One crucial feature of oppressive forms of loyalty is the adoption or promulgation of the exclusive point of view of those in power. For example, the three police officers who fired 46 bullets at three unarmed Black men in New York, killing Sean Bell and wounding the others, were acquitted of all charges at trial, because Judge Arthur Cooperman clearly felt loyalty to the police, admitting in his judicial opinion, "... [I]n analyzing what happened here, it was necessary to consider the mind-set of each defendant at the time and place of occurrence, and not the mind-set of the victims." The judge literally adopted the officers' point of view, declared he didn't believe the testimony of the victims, and thus acquitted the officers.

Loyalty is invoked the world over by dictators and bullies trying to maintain their power. Robert Mugabe, in Zimbabwe, constantly invokes his anti-imperialist legacy, demanding loyalty to his dictatorial rule because, as he said on April 18, 2008, "Zimbabwe will never be a colony again. Never shall we retreat." Mugabe's party ordered the Zimbabwean Electoral Commission to refuse to release the results of the March election, and to "recount" ballots in an attempt to reverse the results. Increasingly, Zimbabweans are casting aside these despotic tactics, asserting a higher loyalty to democracy and human rights.

As Eleanor Roosevelt observed, loyalty can be a virtue, at least when it is turned inside out, when it becomes loyalty to a principle instead of a person, to an ideal rather than a government. In these pages, Zimbabwean civil society organizations and US-based human rights activists declare their dedication to helping to transform Zimbabwe in democratic directions.

The mercifully not-very-observed Loyalty Day in the US began as the assimilationist and anti-labor "Americanization Day" on May 1st, 1921. George Bush each year issues proclamations for Loyalty Day declaring it a day to celebrate the US armed forces. But in these pages, even as Gilda Carbonaro mourns her son, a US Marine killed in Iraq, she declares instead her loyalty to ending suffering and her commitment to helping others in the US understand our responsibility to end the war.

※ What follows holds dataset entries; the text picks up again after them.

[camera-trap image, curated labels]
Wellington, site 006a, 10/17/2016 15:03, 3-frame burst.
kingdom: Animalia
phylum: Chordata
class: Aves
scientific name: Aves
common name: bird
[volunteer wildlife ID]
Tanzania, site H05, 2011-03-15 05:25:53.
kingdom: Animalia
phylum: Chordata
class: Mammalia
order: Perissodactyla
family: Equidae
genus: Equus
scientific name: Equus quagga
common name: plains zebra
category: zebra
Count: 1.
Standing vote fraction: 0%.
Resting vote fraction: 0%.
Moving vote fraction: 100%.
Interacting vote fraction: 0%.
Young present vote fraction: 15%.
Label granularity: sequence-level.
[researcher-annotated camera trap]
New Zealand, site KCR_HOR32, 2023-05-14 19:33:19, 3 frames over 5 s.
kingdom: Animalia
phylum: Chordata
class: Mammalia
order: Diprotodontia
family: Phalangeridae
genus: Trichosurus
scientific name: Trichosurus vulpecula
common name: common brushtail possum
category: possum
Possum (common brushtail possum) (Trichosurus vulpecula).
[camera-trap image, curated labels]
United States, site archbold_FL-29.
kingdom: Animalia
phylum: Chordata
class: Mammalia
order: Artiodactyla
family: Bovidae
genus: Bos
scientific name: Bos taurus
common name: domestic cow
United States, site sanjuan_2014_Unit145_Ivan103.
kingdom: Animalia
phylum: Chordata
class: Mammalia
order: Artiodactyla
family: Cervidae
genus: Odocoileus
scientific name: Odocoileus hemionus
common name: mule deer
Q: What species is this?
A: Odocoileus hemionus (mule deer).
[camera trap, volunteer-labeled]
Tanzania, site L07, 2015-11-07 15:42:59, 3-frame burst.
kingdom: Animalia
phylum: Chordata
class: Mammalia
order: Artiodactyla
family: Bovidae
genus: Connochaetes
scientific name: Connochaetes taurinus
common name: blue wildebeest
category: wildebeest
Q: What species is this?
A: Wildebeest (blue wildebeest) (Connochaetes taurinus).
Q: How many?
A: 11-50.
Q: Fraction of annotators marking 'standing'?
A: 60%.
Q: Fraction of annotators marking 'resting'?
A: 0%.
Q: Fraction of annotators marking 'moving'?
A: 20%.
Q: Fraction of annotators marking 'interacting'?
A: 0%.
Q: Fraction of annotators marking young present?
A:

Tina Chéry, also mourning her murdered son, promotes loyalty to the principle of forgiveness as she brings together families who have lost loved ones to murder, with families whose loved ones are in prison for violent crimes. Greg Williams also calls on those of us who profess loyalty to nonviolence to become engaged in violence prevention here at home. Van Jones and Majora Carter are confronting environmental racism and creating green jobs by expanding the purview of nonviolence to include loyalty to the ecosystems in which we live.

The International Gay and Lesbian Human Rights Campaign works to promote international solidarity for the cause of non-discrimination against lesbian, gay, bisexual, and transgender people around the world, and thus recently honored Bishop Tutu, Andrés Ignacio Rivera Duarte, and the Iranian Queer Organization, for their brave efforts.

Barbara Seaman, a feminist health pioneer, insisted that doctors' loyalty should be to women's health, not drug companies' profits. Mark Twain once wrote that, "Loyalty to petrified opinions never yet broke a chain or freed a human soul in this world - and never will." Barbara Seaman's example, and the authors' mentioned above, can help all of us break the chains.